FT

声の調子がとても良かったです。
何が良かったか?というと、鼻腔発声の響きと胸声のバランスが取れていたことにあると思いました。
また、以前のように無理やり声を前に出す傾向も影を潜めたことで、発声の無理な力みがなくなったことが大きいと思います。
日本歌曲で「初恋」中低音の声の響きが、喉を占めない良い声質であったし、中高音の発声が、メッザヴォーチェが出来ていて、音程の良い弱声が実現できました。
ほぼ、これで仕上がったといえる出来でした。
丹澤も、発声はほぼ問題ないですが、こちらは、歌詞の解釈と表現が問われてくる段階だと思い、歌詞の解釈を考えてもらいました。
解釈というのは難しいことではなく、詩を書いている人の立ち位置はどこか?誰に向かって言っていることか?他人なのか?自分なのか?という違いを
詩を読んで認識することです。
そこから、自分の感情の発露の仕方を考えるわけです。
その上で、この詩の中で言葉を発している主人公の感情はどうなのか?
怒りなのか?喜びなのか?優しさなのか?郷愁なのか?という感情の違いを良くとらえることです。

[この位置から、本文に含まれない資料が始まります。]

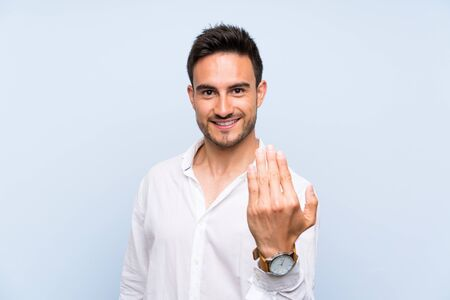 Handsome young man over isolated blue background inviting to come with hand. Happy that you came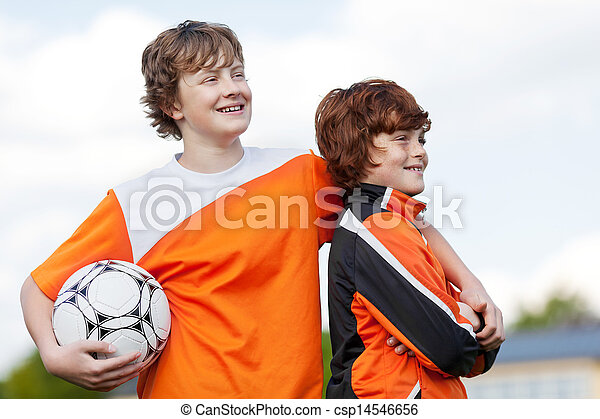 two team mates at soccer training - csp14546656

悲劇的な歌、というよりも、郷愁が中心なので、明るさや気持ちよさも表現として考えてください。そのためには、柔らかく明るく冒頭を始めることを指摘しました。これも「丹澤」と同じく、歌声もソルフェージュも問題ないですから、歌詞の解釈に十分注意を払って歌えるようになってください。

TK

下あごを良く降ろすと、やはり喉の開き方が違うことが、声に表れていました。
顎がやや硬いようで、もう少し歌う顎が降りると、課題の中低音の声が伸びるように思いましたし、
高音のファルセット化も避けられるように思います。
アーンの歌曲は、プログラムを決めました。
Les cygnes,Le paysageそして、PrisonとQuand je fus pris au pavillonの最後の2曲を決めかねていましたが、今からということ、Prisonにしました。
難しかったのは、Quand je fus pris au pavillonの発音でした。
特にあいまい母音の扱いは、慣れないとすぐにEをエと言いたくなってしまう面です。
例外はあるわけですが、ほとんどの場合、フランス語の単語の語尾がEの場合は、これをエとは発音しないです。Eの上にアクセント記号がある場合は、エと読みます。これだけは最低限覚えてください。
それから、他の外国語も同じですが、Sの発音が軟口蓋化といって、シュの発音になりやすい点に注意。
Siなどが良い例です。シとスィの違いを徹底してください。

TSS

プログラムの曲は、全体に良く歌えているレベルです。強いて言えば、やはり2点C~Eくらいの音域が時々不安定になることと、1点F~2点Cの中低音の響きが通りが悪いことです。
頭声ばかりを意識すると、低音が出なくなりますし、また声量もつきません。
頭声と胸声のバランスは常に考えておくべきと思います。
頭声が高音を拡げることと音程を決める要素であるならば、胸声は声に芯を作り声量と声の輝きを作る要素である、という点だけ覚えてください。
口を縦に開けるように使うことや、口を横に引かないで発声することは、そういうことと関係があります。
また、発声の一般的な方法としても、口を横に引く発声は、声の色を決めるための副次的な方法であり、基本は縦に開けること、あるいは唇を良く使うことが根本的な基本であることを覚えてください。

MM

これまで彼女には試していなかった、下あごを良く降ろした発声を、今日はやってみたところ、これ以上ない、というくらい、良い結果が得られました。
これも、今までの積み重ねでしょう。

発声練習の方法は、口を縦に良く開けておいて舌を動かしてJajajaの発音・発声をする方法です。
ドミソでもドレミファソでも良いでしょう。
この練習方法の場合changeを意識しなくても、自然にchangeするはずなのです。
もしchenge出来ないとすると、どこかに力みがあるからです。

この発声法で聞く声は、いわゆる口先にならないお腹の声になります。
実際の歌唱になった場合、特に外国語だと、この喉奥の開いた発声がしにくいために、結果的に口先で歌っている状態になるわけです。
これが、中低音では浅い響きになりますし、高音は喉を締める発声になります。

基本的な発声法なので、口を良く開けて喉奥が良く広がった状態を感得したうえで、実際の外国語の歌唱法に応用する必要があります。
この点が最も難しい点だと思います。

パーセル「夕べの賛歌」エマ・カークビー「夕べの賛歌」
曲の表現に応じて控えめとはいえ、やはり子音発音がとても美しいし、また正しいです(当たり前ですが!)
真似をする場合、こういう発音に関する点を徹底して真似してください。
表面的な母音の声質とか、歌いまわしなどは真似する必要はないです。

リヒャルト・シュトラウスCacilie
譜読みの段階でしたが、この時にこそ母音発声の徹底を考えて譜読みをしてください。
何となく口先で発音して歌わないことです。
今回の発声法を忠実に守って、発音方法を改善してみてください。